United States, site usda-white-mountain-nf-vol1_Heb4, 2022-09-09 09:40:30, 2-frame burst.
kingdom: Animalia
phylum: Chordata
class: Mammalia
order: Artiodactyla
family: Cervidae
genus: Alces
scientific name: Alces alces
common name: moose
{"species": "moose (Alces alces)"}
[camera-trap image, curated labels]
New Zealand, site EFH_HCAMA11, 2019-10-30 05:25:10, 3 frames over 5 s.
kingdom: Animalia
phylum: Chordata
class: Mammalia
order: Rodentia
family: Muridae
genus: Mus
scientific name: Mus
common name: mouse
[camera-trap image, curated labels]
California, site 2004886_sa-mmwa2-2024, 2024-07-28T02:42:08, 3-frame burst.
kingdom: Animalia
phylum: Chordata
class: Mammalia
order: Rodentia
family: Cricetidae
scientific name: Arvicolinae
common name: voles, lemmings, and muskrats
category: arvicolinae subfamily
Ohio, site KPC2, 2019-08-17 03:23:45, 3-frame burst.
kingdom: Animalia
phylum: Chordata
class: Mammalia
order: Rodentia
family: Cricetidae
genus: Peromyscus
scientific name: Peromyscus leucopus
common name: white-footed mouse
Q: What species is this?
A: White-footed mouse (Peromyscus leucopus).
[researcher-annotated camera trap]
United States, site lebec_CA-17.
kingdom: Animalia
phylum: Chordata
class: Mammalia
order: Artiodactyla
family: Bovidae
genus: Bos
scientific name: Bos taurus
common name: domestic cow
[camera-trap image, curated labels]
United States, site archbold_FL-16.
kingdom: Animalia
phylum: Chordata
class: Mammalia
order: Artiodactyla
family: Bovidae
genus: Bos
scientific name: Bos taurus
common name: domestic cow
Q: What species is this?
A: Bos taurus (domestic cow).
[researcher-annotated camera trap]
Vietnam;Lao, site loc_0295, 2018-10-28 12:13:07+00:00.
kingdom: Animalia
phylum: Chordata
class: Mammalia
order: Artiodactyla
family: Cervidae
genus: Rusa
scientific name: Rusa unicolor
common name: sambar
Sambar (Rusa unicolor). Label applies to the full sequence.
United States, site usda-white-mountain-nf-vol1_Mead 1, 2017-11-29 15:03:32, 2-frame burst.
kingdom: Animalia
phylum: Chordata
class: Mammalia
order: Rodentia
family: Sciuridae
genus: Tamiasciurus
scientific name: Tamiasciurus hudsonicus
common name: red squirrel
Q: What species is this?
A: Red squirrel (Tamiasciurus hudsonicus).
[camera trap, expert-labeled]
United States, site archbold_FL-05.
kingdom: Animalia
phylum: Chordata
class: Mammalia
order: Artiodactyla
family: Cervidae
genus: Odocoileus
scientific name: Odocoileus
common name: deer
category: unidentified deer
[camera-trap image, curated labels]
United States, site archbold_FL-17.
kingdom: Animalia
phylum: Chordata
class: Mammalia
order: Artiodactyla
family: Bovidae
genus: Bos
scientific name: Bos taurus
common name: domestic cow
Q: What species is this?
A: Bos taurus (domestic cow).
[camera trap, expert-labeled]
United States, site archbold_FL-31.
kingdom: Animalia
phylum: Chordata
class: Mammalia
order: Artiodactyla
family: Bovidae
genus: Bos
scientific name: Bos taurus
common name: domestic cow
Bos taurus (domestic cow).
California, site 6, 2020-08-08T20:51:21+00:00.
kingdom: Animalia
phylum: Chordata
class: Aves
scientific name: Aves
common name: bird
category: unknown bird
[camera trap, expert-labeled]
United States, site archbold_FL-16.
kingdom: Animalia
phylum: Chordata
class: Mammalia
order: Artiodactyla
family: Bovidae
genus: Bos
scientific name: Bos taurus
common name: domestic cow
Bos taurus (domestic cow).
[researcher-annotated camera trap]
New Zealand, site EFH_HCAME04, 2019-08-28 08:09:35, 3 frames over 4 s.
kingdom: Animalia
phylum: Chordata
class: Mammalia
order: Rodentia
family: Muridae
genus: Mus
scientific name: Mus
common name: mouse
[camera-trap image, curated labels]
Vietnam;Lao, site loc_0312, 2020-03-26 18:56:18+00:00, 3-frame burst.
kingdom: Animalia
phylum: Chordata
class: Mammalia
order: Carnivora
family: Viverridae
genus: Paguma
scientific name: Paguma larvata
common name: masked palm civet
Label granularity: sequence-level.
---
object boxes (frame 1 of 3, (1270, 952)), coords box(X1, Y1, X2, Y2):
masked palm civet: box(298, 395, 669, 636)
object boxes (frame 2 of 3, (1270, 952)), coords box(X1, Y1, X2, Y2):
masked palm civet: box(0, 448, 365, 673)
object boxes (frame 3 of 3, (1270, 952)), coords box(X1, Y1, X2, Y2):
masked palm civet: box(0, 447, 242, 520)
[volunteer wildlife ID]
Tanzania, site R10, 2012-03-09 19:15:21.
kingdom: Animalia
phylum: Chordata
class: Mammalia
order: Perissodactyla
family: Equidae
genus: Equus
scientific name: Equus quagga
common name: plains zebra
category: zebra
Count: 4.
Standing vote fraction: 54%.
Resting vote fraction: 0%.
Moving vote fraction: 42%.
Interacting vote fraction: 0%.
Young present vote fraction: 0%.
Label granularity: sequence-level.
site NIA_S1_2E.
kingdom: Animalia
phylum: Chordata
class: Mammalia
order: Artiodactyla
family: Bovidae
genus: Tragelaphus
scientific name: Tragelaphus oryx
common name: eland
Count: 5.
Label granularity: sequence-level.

- WORK TASK -
Reproduce the entries so that each line reads exactly as it did before.

- ANSWER BOX -
United States, site usda-white-mountain-nf-vol1_Heb4, 2022-09-09 09:40:30, 2-frame burst.
kingdom: Animalia
phylum: Chordata
class: Mammalia
order: Artiodactyla
family: Cervidae
genus: Alces
scientific name: Alces alces
common name: moose
{"species": "moose (Alces alces)"}
[camera-trap image, curated labels]
New Zealand, site EFH_HCAMA11, 2019-10-30 05:25:10, 3 frames over 5 s.
kingdom: Animalia
phylum: Chordata
class: Mammalia
order: Rodentia
family: Muridae
genus: Mus
scientific name: Mus
common name: mouse
[camera-trap image, curated labels]
California, site 2004886_sa-mmwa2-2024, 2024-07-28T02:42:08, 3-frame burst.
kingdom: Animalia
phylum: Chordata
class: Mammalia
order: Rodentia
family: Cricetidae
scientific name: Arvicolinae
common name: voles, lemmings, and muskrats
category: arvicolinae subfamily
Ohio, site KPC2, 2019-08-17 03:23:45, 3-frame burst.
kingdom: Animalia
phylum: Chordata
class: Mammalia
order: Rodentia
family: Cricetidae
genus: Peromyscus
scientific name: Peromyscus leucopus
common name: white-footed mouse
Q: What species is this?
A: White-footed mouse (Peromyscus leucopus).
[researcher-annotated camera trap]
United States, site lebec_CA-17.
kingdom: Animalia
phylum: Chordata
class: Mammalia
order: Artiodactyla
family: Bovidae
genus: Bos
scientific name: Bos taurus
common name: domestic cow
[camera-trap image, curated labels]
United States, site archbold_FL-16.
kingdom: Animalia
phylum: Chordata
class: Mammalia
order: Artiodactyla
family: Bovidae
genus: Bos
scientific name: Bos taurus
common name: domestic cow
Q: What species is this?
A: Bos taurus (domestic cow).
[researcher-annotated camera trap]
Vietnam;Lao, site loc_0295, 2018-10-28 12:13:07+00:00.
kingdom: Animalia
phylum: Chordata
class: Mammalia
order: Artiodactyla
family: Cervidae
genus: Rusa
scientific name: Rusa unicolor
common name: sambar
Sambar (Rusa unicolor). Label applies to the full sequence.
United States, site usda-white-mountain-nf-vol1_Mead 1, 2017-11-29 15:03:32, 2-frame burst.
kingdom: Animalia
phylum: Chordata
class: Mammalia
order: Rodentia
family: Sciuridae
genus: Tamiasciurus
scientific name: Tamiasciurus hudsonicus
common name: red squirrel
Q: What species is this?
A: Red squirrel (Tamiasciurus hudsonicus).
[camera trap, expert-labeled]
United States, site archbold_FL-05.
kingdom: Animalia
phylum: Chordata
class: Mammalia
order: Artiodactyla
family: Cervidae
genus: Odocoileus
scientific name: Odocoileus
common name: deer
category: unidentified deer
[camera-trap image, curated labels]
United States, site archbold_FL-17.
kingdom: Animalia
phylum: Chordata
class: Mammalia
order: Artiodactyla
family: Bovidae
genus: Bos
scientific name: Bos taurus
common name: domestic cow
Q: What species is this?
A: Bos taurus (domestic cow).
[camera trap, expert-labeled]
United States, site archbold_FL-31.
kingdom: Animalia
phylum: Chordata
class: Mammalia
order: Artiodactyla
family: Bovidae
genus: Bos
scientific name: Bos taurus
common name: domestic cow
Bos taurus (domestic cow).
California, site 6, 2020-08-08T20:51:21+00:00.
kingdom: Animalia
phylum: Chordata
class: Aves
scientific name: Aves
common name: bird
category: unknown bird
[camera trap, expert-labeled]
United States, site archbold_FL-16.
kingdom: Animalia
phylum: Chordata
class: Mammalia
order: Artiodactyla
family: Bovidae
genus: Bos
scientific name: Bos taurus
common name: domestic cow
Bos taurus (domestic cow).
[researcher-annotated camera trap]
New Zealand, site EFH_HCAME04, 2019-08-28 08:09:35, 3 frames over 4 s.
kingdom: Animalia
phylum: Chordata
class: Mammalia
order: Rodentia
family: Muridae
genus: Mus
scientific name: Mus
common name: mouse
[camera-trap image, curated labels]
Vietnam;Lao, site loc_0312, 2020-03-26 18:56:18+00:00, 3-frame burst.
kingdom: Animalia
phylum: Chordata
class: Mammalia
order: Carnivora
family: Viverridae
genus: Paguma
scientific name: Paguma larvata
common name: masked palm civet
Label granularity: sequence-level.
---
object boxes (frame 1 of 3, (1270, 952)), coords box(X1, Y1, X2, Y2):
masked palm civet: box(298, 395, 669, 636)
object boxes (frame 2 of 3, (1270, 952)), coords box(X1, Y1, X2, Y2):
masked palm civet: box(0, 448, 365, 673)
object boxes (frame 3 of 3, (1270, 952)), coords box(X1, Y1, X2, Y2):
masked palm civet: box(0, 447, 242, 520)
[volunteer wildlife ID]
Tanzania, site R10, 2012-03-09 19:15:21.
kingdom: Animalia
phylum: Chordata
class: Mammalia
order: Perissodactyla
family: Equidae
genus: Equus
scientific name: Equus quagga
common name: plains zebra
category: zebra
Count: 4.
Standing vote fraction: 54%.
Resting vote fraction: 0%.
Moving vote fraction: 42%.
Interacting vote fraction: 0%.
Young present vote fraction: 0%.
Label granularity: sequence-level.
site NIA_S1_2E.
kingdom: Animalia
phylum: Chordata
class: Mammalia
order: Artiodactyla
family: Bovidae
genus: Tragelaphus
scientific name: Tragelaphus oryx
common name: eland
Count: 5.
Label granularity: sequence-level.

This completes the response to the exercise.